The guys over at Solar Panels UK just launched a great tool — it’s a solar PV calculator designed to tell you approximately how much you can save — or even make(!) — by turning your roof blue and going green.
Solar panels are increasingly popular — conversion rates are going up, they’re super clean and green, sunlight is there every day and just asking to be used, and they’re even a pretty shade of blue. But there’s always that one guy who keeps talking about how it’s such a scam and it costs so much to install the system that it’s not worth it, and how much power could solar panels really produce anyway.
My Solar Panels Do This Much — According to the Solar PV Calculator
The Solar PV Calculator from Solar Panels UK might or might not have been designed with this guy in mind, but it’s a pretty handy little tool. It takes into account a number of factors — the installation quote, roof pitch, feed-in tariff rate (because the UK has one of those), and whether or not any energy will be exported to the grid.

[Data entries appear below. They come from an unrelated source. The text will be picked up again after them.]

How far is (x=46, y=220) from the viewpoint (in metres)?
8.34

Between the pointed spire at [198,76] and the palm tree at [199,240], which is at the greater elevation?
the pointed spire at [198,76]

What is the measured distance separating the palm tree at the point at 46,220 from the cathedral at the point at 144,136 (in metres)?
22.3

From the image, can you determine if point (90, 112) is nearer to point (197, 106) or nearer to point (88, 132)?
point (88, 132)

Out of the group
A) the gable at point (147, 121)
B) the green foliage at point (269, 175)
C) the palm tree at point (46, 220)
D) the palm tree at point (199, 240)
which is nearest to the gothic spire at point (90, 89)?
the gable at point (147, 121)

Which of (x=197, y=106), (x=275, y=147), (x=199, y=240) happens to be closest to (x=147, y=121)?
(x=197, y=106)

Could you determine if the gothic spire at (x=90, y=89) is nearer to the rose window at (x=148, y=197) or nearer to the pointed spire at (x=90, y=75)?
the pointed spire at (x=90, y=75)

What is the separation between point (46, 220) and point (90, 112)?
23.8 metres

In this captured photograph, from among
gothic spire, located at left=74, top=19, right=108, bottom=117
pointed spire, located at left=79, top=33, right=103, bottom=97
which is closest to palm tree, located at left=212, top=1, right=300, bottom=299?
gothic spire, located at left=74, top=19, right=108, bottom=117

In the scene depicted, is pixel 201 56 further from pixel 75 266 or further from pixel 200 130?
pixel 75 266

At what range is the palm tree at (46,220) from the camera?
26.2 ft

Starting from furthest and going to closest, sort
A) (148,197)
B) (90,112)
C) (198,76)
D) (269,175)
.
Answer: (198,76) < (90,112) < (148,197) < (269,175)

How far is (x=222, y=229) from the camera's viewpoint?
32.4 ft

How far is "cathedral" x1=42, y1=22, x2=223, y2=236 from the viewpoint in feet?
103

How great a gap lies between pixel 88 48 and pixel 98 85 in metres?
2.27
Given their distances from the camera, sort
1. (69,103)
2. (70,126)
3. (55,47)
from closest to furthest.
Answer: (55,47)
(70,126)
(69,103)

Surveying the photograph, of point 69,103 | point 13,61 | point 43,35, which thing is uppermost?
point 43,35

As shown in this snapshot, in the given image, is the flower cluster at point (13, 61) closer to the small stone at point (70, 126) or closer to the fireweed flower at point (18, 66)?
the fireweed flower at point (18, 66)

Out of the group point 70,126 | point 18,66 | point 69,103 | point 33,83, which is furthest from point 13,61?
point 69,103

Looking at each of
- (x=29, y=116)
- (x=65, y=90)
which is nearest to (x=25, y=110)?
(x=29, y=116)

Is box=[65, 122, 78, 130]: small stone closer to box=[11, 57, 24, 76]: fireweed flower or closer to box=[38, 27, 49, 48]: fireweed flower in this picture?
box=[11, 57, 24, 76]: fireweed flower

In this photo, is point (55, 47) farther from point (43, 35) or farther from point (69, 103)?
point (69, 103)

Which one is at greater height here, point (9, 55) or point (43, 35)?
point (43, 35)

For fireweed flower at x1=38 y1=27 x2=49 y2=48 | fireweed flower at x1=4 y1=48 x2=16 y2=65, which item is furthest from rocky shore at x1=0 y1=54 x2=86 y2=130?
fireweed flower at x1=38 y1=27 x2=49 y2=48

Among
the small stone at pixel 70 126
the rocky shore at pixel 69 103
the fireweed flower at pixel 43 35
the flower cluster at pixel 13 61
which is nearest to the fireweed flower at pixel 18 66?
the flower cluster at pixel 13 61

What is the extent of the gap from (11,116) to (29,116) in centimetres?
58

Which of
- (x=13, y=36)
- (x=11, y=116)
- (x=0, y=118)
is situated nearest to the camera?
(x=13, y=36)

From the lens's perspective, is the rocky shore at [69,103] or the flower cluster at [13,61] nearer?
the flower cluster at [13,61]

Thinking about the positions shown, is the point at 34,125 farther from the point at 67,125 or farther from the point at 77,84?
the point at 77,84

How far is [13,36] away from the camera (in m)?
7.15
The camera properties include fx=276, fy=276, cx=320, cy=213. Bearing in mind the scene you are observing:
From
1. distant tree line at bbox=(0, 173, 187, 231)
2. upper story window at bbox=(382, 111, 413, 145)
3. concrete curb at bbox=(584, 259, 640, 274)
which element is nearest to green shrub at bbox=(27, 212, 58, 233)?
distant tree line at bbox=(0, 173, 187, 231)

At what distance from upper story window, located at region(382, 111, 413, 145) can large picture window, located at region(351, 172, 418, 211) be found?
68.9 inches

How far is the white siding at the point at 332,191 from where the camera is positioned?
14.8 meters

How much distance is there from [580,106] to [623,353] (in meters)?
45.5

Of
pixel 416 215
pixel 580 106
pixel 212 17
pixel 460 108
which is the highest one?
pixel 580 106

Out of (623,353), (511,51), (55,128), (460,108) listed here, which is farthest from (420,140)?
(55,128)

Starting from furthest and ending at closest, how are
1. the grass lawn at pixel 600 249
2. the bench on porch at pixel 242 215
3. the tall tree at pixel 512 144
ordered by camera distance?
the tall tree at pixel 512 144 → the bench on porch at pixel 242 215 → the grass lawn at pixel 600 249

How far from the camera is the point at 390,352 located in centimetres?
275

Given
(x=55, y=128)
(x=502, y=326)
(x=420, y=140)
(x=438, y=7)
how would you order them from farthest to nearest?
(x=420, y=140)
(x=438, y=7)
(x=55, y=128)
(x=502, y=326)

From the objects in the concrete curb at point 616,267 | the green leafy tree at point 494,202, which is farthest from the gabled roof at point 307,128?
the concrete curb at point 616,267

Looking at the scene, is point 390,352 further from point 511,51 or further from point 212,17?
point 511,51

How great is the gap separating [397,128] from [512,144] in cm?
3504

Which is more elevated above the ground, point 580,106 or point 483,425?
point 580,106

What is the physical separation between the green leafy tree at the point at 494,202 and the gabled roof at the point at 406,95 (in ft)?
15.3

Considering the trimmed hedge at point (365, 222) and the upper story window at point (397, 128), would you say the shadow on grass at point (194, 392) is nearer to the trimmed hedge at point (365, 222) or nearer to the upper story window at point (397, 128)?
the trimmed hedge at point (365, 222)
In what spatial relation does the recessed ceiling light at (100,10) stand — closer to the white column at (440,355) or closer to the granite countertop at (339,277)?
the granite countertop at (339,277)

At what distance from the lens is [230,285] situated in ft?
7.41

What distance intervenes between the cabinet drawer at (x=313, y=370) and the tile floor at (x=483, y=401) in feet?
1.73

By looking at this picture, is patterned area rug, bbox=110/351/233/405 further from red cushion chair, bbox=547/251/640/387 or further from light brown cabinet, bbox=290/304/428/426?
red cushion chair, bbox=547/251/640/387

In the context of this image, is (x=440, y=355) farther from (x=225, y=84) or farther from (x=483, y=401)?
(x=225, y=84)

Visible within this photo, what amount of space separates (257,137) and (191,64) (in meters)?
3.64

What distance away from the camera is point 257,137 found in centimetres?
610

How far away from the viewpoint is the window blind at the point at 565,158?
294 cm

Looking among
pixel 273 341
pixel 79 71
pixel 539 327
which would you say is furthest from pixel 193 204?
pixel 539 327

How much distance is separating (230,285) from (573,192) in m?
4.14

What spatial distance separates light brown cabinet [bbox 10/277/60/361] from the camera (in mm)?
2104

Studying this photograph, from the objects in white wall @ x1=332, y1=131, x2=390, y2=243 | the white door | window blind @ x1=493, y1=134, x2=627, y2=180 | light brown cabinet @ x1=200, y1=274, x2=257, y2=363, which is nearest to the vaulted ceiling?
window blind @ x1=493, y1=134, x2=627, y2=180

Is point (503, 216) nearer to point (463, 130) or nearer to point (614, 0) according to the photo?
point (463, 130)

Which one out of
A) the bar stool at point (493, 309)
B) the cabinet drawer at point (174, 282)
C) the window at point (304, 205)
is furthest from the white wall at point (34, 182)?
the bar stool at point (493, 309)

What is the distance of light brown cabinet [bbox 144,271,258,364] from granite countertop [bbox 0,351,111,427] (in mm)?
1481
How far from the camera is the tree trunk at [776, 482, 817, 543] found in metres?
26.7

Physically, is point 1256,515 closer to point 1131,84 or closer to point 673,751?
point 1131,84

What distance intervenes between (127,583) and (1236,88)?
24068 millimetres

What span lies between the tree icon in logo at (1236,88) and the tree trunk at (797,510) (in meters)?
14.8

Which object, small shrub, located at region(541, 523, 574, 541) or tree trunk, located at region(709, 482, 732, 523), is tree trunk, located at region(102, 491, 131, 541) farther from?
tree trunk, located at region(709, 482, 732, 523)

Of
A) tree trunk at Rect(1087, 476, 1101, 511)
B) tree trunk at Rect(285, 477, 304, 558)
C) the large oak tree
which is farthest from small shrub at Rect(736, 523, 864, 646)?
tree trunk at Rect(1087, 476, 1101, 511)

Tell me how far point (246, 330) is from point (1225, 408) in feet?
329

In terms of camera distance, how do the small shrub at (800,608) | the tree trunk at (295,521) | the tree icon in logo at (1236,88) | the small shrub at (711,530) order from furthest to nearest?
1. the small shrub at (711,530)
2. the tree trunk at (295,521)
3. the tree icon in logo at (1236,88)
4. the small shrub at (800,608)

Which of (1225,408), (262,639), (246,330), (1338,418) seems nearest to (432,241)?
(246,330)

Using the calculator is pretty straightforward if you have a UK address (I don’t, so I googled for a random UK postal code and started fiddling) — all of the instructions are right there on the page. Playing around with the calculator gives me the impression that a 30° roof slope facing due south is the most efficient arrangement, but the difference between the most and least efficient setups I could find (assuming the size of the installation and percent of energy exported to the grid remained constant) was no more than 11%.
The one thing I’d like to see it do that I couldn’t find was maybe a little graph of how much energy the solar panels generate, but that’s mostly because I like graphs. If I had a roof on which to install solar panels (I rent, so this is not an option for me), this fun little tool would definitely be super helpful in convincing me to install solar panels. Can we have something like this for the US now?